Let me back up, Lunark is a science fiction story told through a 2D platforming adventure that I first saw at PAX West last year. I knew then that it wasn't totally my vibe, but its level design and art style had me intrigued. Throughout my play-through, it was the design that kept me absolutely hooked and totally frustrated. It's a beautiful game with a wild story and cool level design and it feels super bad to play, but on purpose. It's weird.
Intentionally Clumsy
Lunark is, in every way, a throwback to early cinematic platformers like Prince of Persia and Another World. If you aren't familiar with those classics, it basically means that Lunark doesn't actually feel very good to play. This game hearkens back to a style of game that prioritizes incredibly detailed and fluid animations over fluid gameplay. When you hit the button for your character to jump, they will move through the entire jump animation no matter how much you try to interrupt it to stop them from flinging themselves off a ledge.
Thankfully, the level design here is built for your character's kind of awkward movement. Gaps are spaced to be crossed either with a walking or running jump and if a gap is too wide to cross it's usually pretty obvious. You can attack enemies with a recharging laser, and there are very few places where the game combines combat and platforming in a way that puts pressure on the player. As long as you stay calm and remember the controls, Lunark’s throwback design is never insurmountable.
Don’t get me wrong, you’ll die a lot, but if you take things slow you’ll make it through. Eventually.

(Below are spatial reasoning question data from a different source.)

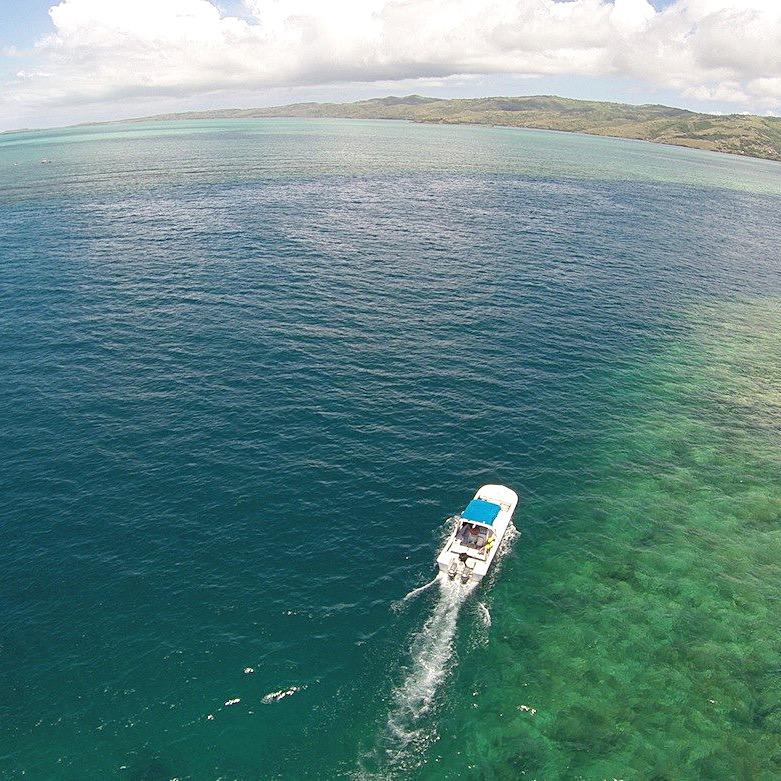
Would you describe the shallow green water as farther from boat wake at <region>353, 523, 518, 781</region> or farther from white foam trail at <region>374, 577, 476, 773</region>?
white foam trail at <region>374, 577, 476, 773</region>

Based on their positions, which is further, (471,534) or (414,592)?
(471,534)

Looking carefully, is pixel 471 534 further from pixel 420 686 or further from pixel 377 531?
pixel 420 686

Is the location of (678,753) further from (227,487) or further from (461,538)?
(227,487)

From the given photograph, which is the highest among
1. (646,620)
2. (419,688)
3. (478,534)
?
(478,534)

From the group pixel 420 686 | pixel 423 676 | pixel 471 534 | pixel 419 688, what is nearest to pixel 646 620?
pixel 471 534

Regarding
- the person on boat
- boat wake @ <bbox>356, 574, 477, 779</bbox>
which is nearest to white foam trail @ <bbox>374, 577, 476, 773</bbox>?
boat wake @ <bbox>356, 574, 477, 779</bbox>

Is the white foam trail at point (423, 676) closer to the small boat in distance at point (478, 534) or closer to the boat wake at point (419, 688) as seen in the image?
the boat wake at point (419, 688)

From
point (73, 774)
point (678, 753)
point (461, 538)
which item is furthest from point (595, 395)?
point (73, 774)
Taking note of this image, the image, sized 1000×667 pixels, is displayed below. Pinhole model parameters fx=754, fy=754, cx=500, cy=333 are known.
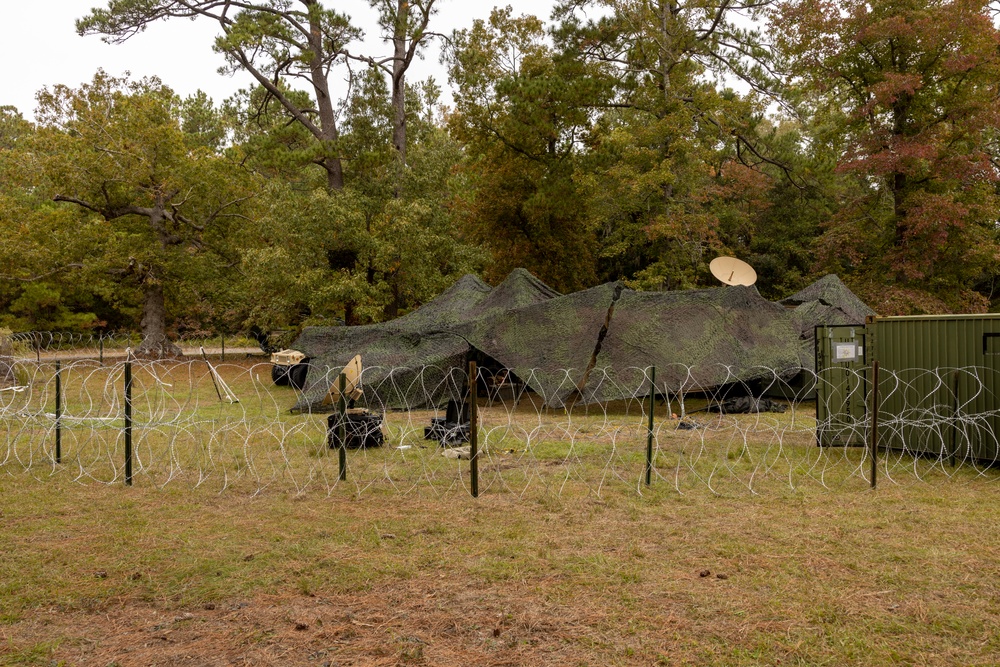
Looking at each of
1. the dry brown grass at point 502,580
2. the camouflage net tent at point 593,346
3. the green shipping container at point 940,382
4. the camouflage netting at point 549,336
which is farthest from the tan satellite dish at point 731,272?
the dry brown grass at point 502,580

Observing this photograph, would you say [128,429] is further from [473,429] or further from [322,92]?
[322,92]

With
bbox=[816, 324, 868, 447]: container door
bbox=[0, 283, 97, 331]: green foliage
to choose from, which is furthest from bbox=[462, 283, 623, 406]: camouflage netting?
bbox=[0, 283, 97, 331]: green foliage

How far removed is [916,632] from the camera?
454 centimetres

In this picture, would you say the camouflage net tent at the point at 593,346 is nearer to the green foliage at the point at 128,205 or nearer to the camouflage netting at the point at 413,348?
the camouflage netting at the point at 413,348

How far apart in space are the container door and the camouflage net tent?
316 centimetres

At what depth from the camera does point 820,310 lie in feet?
57.1

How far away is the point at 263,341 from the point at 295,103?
10245 mm

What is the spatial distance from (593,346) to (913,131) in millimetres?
15095

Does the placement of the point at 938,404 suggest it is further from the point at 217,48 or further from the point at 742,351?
the point at 217,48

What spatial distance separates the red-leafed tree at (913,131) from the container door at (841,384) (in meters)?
12.7

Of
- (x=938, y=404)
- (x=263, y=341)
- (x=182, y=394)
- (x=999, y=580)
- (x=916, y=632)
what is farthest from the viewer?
(x=263, y=341)

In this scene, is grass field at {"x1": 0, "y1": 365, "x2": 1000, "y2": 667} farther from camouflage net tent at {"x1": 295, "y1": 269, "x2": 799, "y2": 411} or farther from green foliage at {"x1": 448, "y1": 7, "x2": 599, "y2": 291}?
green foliage at {"x1": 448, "y1": 7, "x2": 599, "y2": 291}

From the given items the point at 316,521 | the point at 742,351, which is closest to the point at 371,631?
the point at 316,521

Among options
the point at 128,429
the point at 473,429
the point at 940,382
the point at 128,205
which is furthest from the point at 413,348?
the point at 128,205
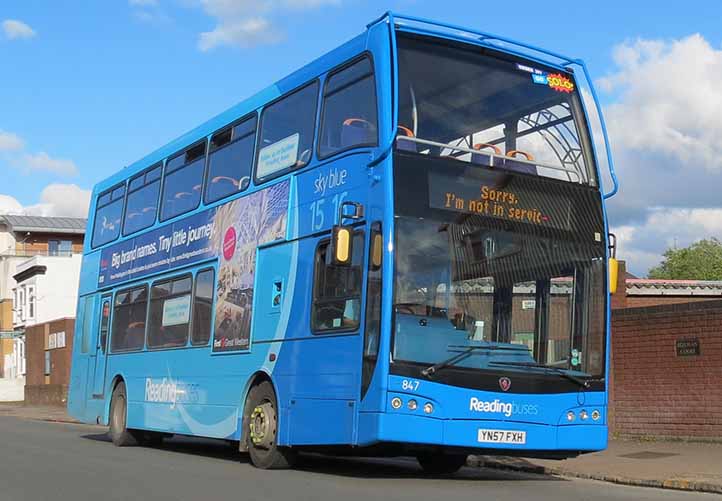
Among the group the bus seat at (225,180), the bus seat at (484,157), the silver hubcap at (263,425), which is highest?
the bus seat at (225,180)

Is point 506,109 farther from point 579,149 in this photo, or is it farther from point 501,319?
point 501,319

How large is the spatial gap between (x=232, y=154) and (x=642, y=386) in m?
9.17

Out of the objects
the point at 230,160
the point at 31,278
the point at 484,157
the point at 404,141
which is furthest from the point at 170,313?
the point at 31,278

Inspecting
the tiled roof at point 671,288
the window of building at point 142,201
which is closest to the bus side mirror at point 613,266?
the window of building at point 142,201

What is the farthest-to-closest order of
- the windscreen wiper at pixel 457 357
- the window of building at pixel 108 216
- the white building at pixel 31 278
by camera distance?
1. the white building at pixel 31 278
2. the window of building at pixel 108 216
3. the windscreen wiper at pixel 457 357

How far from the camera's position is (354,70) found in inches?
454

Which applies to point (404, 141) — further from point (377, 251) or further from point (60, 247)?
point (60, 247)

Probably.
All the Good Stuff
The good news is that if you can make it past the intentionally clunky feel of Lunark, you’ll experience a very cool sci-fi adventure story with excellent animation, level design, and music. The game takes place in the distant future, where humanity outran the collapse of Earth by turning the moon itself into an escape vessel, hence the title. After an initial incident sets him on an adventure, your character explores a city full of cyberpunk aesthetics, underground ruins, military compounds, and forests. The places you visit are full of little details and NPCs that aren’t significant to the story but help make the world feel alive.
Beyond the basic challenge of rigid platforming, there is some stiff but satisfying combat and a lot of lightweight puzzle-solving. Little moments of hitting a switch here, then going back over there to find that it opened a door that hid another switch, and so on. Most of the solutions to problems are straightforward but require just enough thought that they kept me mentally hooked with little hits of “I solved it” dopamine.

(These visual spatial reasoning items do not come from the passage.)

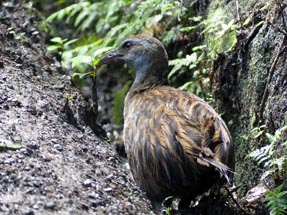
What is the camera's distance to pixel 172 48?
31.1 feet

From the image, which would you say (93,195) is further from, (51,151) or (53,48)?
(53,48)

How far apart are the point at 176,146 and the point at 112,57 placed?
2.31 meters

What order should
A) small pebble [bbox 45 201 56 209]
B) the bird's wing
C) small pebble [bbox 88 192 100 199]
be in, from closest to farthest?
small pebble [bbox 45 201 56 209]
small pebble [bbox 88 192 100 199]
the bird's wing

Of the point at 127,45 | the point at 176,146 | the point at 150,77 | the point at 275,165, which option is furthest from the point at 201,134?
the point at 127,45

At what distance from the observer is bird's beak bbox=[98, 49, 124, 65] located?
788cm

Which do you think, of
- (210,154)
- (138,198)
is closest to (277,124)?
(210,154)

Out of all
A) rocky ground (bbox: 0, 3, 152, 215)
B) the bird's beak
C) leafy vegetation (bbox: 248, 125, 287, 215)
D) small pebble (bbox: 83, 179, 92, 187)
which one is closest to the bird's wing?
leafy vegetation (bbox: 248, 125, 287, 215)

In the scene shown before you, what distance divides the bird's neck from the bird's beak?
1.27 ft

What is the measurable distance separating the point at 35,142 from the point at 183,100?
4.72 feet

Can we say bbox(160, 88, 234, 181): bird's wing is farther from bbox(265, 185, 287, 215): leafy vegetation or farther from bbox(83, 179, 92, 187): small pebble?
bbox(83, 179, 92, 187): small pebble

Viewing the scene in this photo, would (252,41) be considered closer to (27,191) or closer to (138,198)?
(138,198)

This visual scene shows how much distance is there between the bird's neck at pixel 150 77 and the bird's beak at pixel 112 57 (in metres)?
0.39

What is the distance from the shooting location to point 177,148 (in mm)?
5855

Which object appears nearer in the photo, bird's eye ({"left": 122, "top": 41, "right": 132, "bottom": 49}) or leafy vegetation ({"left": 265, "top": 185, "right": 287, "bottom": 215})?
leafy vegetation ({"left": 265, "top": 185, "right": 287, "bottom": 215})
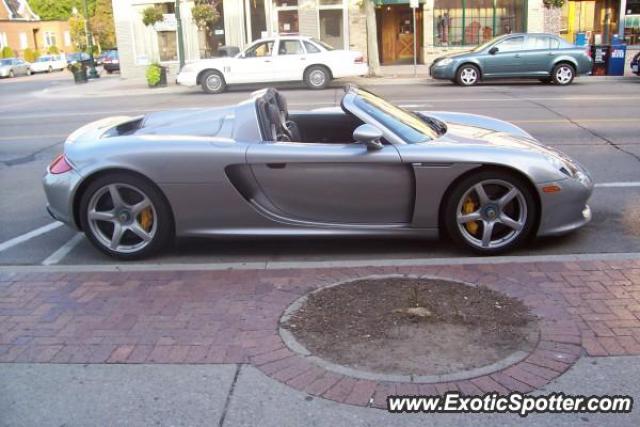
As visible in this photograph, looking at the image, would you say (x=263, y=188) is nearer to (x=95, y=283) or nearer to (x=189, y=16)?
(x=95, y=283)

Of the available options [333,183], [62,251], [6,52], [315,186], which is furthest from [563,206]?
[6,52]

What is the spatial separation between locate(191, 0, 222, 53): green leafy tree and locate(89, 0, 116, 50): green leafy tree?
3793cm

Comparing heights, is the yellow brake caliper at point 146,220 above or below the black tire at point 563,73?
below

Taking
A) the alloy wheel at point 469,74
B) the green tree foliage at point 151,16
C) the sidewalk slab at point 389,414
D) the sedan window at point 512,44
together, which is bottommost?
the sidewalk slab at point 389,414

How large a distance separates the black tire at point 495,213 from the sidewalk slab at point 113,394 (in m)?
2.29

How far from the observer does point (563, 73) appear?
18844mm

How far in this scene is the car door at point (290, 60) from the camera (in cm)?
2014

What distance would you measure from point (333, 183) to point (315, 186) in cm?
14

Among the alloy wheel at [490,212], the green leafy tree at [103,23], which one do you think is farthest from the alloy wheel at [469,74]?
the green leafy tree at [103,23]

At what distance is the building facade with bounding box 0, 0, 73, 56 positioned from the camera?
6303cm

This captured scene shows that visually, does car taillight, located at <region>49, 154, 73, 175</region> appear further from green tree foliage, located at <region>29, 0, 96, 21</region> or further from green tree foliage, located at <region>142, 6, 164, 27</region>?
green tree foliage, located at <region>29, 0, 96, 21</region>

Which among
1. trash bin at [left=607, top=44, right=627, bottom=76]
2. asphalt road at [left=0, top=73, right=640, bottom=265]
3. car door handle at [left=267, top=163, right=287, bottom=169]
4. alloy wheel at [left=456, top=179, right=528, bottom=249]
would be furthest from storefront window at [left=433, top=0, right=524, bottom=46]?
car door handle at [left=267, top=163, right=287, bottom=169]

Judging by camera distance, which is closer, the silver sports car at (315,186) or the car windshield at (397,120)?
the silver sports car at (315,186)

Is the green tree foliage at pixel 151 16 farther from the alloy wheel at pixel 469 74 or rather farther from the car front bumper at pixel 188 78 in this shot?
the alloy wheel at pixel 469 74
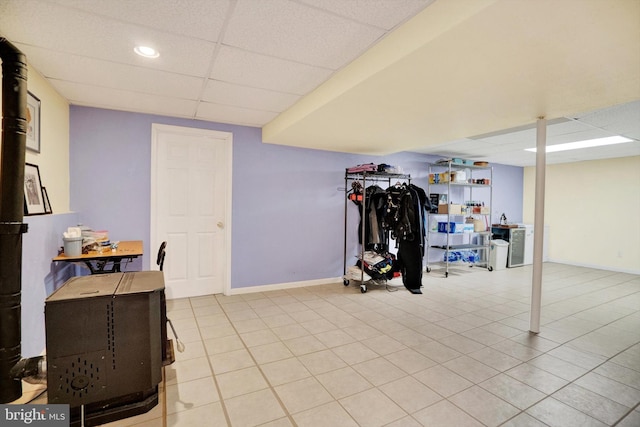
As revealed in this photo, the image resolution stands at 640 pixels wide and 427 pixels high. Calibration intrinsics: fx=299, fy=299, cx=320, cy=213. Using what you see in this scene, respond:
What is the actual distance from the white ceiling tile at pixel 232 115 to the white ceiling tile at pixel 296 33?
1.49 meters

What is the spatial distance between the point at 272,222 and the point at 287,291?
1.08 m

I’m worried this won’t come across as the compliment I mean it to be, but thinking about the level design in Lunark kept making me wish that this team got a chance to remake Zelda II: The Adventure of Link from scratch. I think they’d nail it.
Final Thoughts
I finished playing Lunark a few weeks ago, and have been struggling with how to talk about it since. I really enjoyed this game, except that I found it incredibly frustrating to play (like the positive version of my thoughts on Red Dead Redemption 2). The story was interesting and the visuals are outstanding and the general vibe was so good, but I also got so mad at stupid deaths so many times while I was playing it. The rather forgiving checkpointing system helped a lot, but the fact that the game only seems to save at the start of each level meant that the checkpoints were only good per play session. On the other hand, all the things that I found frustrating are, I think, an intentional part of the retro experience. It’s frustrating, yes, but authentically so, so is that bad?

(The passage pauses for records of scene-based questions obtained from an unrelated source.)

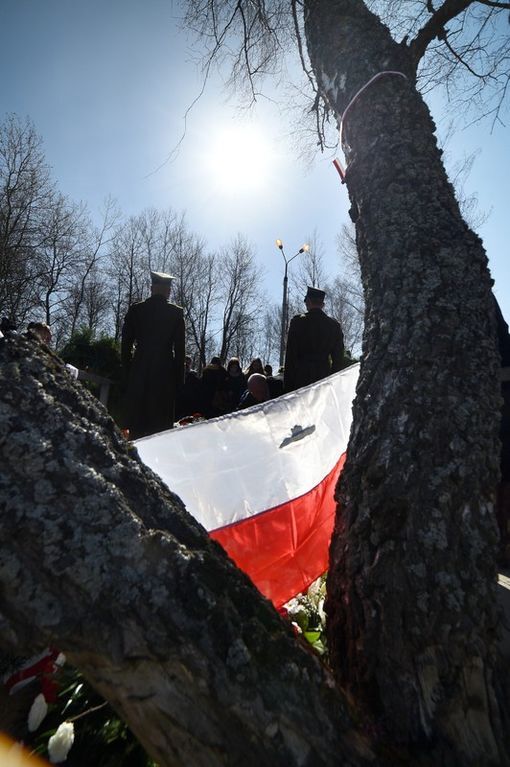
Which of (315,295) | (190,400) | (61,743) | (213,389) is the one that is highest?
(315,295)

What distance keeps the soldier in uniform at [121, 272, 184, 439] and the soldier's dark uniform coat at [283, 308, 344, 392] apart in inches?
49.5

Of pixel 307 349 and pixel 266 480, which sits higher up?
pixel 307 349

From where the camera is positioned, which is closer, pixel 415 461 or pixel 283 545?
pixel 415 461

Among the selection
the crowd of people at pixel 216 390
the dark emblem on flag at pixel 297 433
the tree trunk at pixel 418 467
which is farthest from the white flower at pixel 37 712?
the crowd of people at pixel 216 390

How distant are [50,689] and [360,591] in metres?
1.11

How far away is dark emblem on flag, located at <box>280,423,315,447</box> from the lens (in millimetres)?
2799

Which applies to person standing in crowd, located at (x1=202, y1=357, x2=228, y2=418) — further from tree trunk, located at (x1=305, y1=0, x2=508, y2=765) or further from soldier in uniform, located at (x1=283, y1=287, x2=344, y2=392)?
tree trunk, located at (x1=305, y1=0, x2=508, y2=765)

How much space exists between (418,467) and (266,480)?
142 cm

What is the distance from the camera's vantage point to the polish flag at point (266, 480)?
2.19 metres

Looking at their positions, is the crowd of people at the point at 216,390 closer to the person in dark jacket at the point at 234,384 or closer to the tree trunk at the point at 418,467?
the person in dark jacket at the point at 234,384

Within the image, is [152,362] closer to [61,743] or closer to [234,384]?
[234,384]

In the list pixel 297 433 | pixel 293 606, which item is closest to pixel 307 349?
pixel 297 433

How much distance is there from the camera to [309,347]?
4973 mm

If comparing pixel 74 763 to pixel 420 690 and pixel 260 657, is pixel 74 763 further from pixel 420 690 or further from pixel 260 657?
pixel 420 690
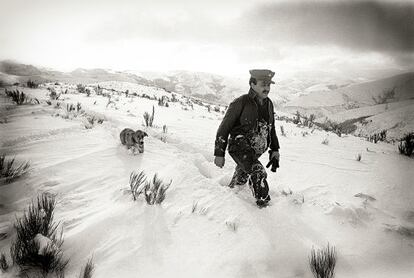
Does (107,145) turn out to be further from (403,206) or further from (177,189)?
(403,206)

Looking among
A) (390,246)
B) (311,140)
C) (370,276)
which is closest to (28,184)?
(370,276)

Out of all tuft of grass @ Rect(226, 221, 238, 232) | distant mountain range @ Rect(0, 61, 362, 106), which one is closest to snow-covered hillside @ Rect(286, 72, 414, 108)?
distant mountain range @ Rect(0, 61, 362, 106)

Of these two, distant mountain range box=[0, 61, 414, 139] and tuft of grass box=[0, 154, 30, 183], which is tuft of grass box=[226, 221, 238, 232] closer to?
tuft of grass box=[0, 154, 30, 183]

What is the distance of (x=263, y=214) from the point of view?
107 inches

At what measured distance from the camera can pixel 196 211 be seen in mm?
2545

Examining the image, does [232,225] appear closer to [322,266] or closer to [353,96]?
[322,266]

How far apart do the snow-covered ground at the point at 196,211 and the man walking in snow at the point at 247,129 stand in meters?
0.32

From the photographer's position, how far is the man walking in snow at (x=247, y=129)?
3096mm

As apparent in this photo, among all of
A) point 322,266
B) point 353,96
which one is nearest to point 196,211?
point 322,266

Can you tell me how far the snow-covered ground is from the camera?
199cm

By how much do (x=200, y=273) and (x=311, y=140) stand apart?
183 inches

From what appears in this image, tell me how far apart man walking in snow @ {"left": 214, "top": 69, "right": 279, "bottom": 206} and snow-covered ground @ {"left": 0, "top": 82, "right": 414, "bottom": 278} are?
0.32 metres

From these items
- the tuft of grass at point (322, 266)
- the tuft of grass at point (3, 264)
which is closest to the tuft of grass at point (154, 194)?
the tuft of grass at point (3, 264)

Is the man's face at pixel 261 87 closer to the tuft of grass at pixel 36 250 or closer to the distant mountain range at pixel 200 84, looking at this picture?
the tuft of grass at pixel 36 250
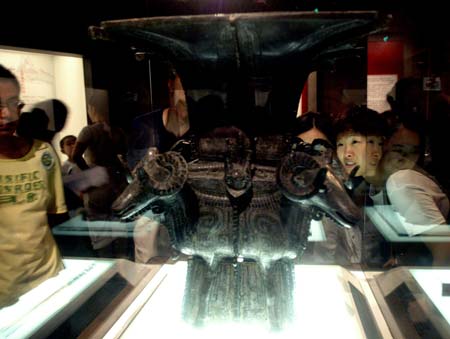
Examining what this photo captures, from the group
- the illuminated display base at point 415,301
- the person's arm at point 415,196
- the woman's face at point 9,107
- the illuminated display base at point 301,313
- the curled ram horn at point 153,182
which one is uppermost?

In the end, I think this is a really cool game and there’s a lot to enjoy here, but any recommendation to check it out comes with a pretty heavy caveat. If you played early platformers on a PC and like that type of gameplay, go for it. If you aren’t used to those games, you will almost certainly be frustrated by Lunark, but getting past that frustration will lead you to a satisfying experience on the other side.